Divagaciones estudiantiles en torno a un máster falsificado

Una de las cosas que me atraganta de la risa estos días, el el asunto del máster de la Cifuentes. Falsificar notas, actas, firmas y títulos…. ¡Menuda tía! ¡olé tus genitales! ¡Y dicen que es un escándalo!, como si desde que nació esa Universidad ¡de mierda! no se supiese que se trata de un antro en el que se crían enchufados de alto nivel. Pero, en fin, la cosa viene bien para reflexionar sobre la Titulitis, el Ridículum Vitae y cómo se extrae la plusvalía de los pobres estudiantes.

Resulta que para cursar estudios universitarios –decía Max Weber–, hacen falta dos cosas: tiempo y dinero. Un estudiante recibe becas públicas o privadas. Eso es dinero. Un estudiante estudia: eso es tiempo. Que carezca de chispa, da lo mismo, cacho cabrón. Si tiene tiempo y dinero y es Lázaro de Tormes, en España, saca el título.

Por eso, lo que representa un título universitario, es la posición de privilegio del que –gracias a su posición social– (estímulos, ambiente, familia), o al cerebro que le tocó (genes), o a su disposición étnica, o a factores incognoscibles, puede estudiar. 

Lo que ocurre es que no todos los títulos valen para lo mismo. Los ricos, ni de coña, estudiarían en una universidad española. Esos mandan a sus niños a estudiar a Stanford, porque si tú llegas a una empresa con un título de Yale, de Oxford o por ahí, el jefe te reconoce como a un tipo con posibles. Si llegas con el título de la Universidad de La Albuera, no mola. 
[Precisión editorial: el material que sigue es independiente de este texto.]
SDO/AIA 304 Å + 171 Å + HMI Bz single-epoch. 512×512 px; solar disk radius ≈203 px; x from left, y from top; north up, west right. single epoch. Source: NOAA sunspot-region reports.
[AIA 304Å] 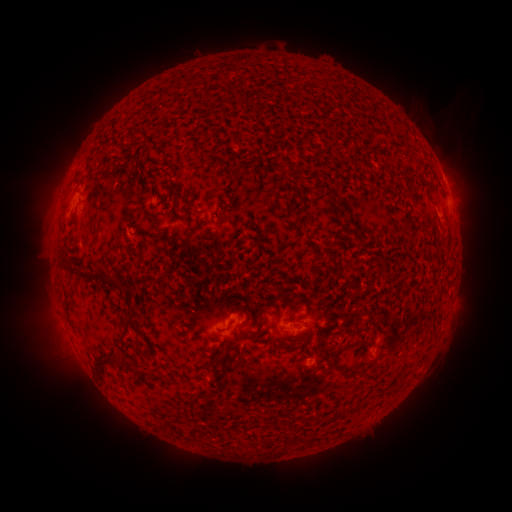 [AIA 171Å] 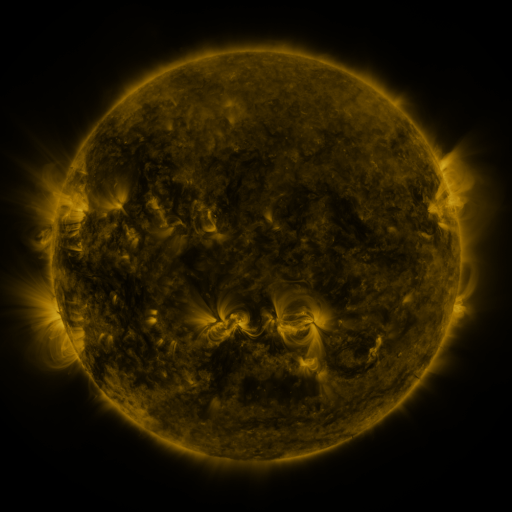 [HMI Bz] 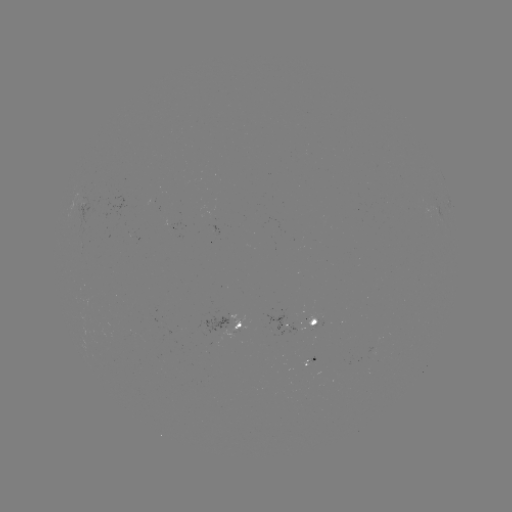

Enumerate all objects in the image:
spotted active region: (443, 177)
spotted active region: (449, 203)
spotted active region: (84, 208)
spotted active region: (300, 322)
spotted active region: (235, 326)
spotted active region: (310, 363)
¿Qué pasó cuando se democratizó la universidad y miles de personas obtuvieron licenciaturas? Que se devaluaron. Si en el espectáculo todo el mundo se pone de puntillas, solo ven los de la primera fila. Y entonces se inventaron los masters –para marcar la diferencia–. Y así, los estudiantes más conspicuos, se dedican a trabajar como burros durante el día, y a estudiar como Lincoln durante la noche, para pagar los miles de euros que vale un titulado de esos. Y no es solo apoquinar. Los profesores disfrutan pasando lista y obligando al desgraciado que sea, a ir a clase, hacer prácticas deleznables y elaborar sofisticados trabajitos de corta y pega. Además, como el curro escasea, los padres, entre tener al niño de treinta años en casa, o mandarle a la quinta estepa a hacer el máster en descapullamiento de babuinos, pueden optar por quitárselo de encima, y que haga el máster aunque tengan que empeñar un huevo. Eso, crea escuela hijos míos. Discípulas, como decía el tonto ese que han expedientado, el que regalaba másters a cambio de favores.

¿Qué es lo que estimula todo esto? Pues la picaresca. O sea: España. Los alumnos transcriben con el word, firman las hojas, y al menor descuido, huyen de clase, y el día que defienden el trabajo ante el tribunal, como suelen enfrentarse a unos burros de diploma, pues la cosa es llevadera. Largas visitas a la cafetería de la facultad, eso sí. Algunos. Otros se lo curran a base de bien, que para eso invierten una pasta.

Así que, ¿acaso no es normal, que los políticos presuman en sus méritos, de tener estudios de todo tipo, aunque sean incapaces de organizar una barbacoa? ¡Escucha! Si eres un obrerete de tres al cuarto, y te presentas a las primarias de Podemos, diciendo "mucha experiencia", mal. En cambio si tienes el "Master en Reventar Granos del Culo"… Bien. Eso es España, y la universidad carlista. Ya puedes ser diputado.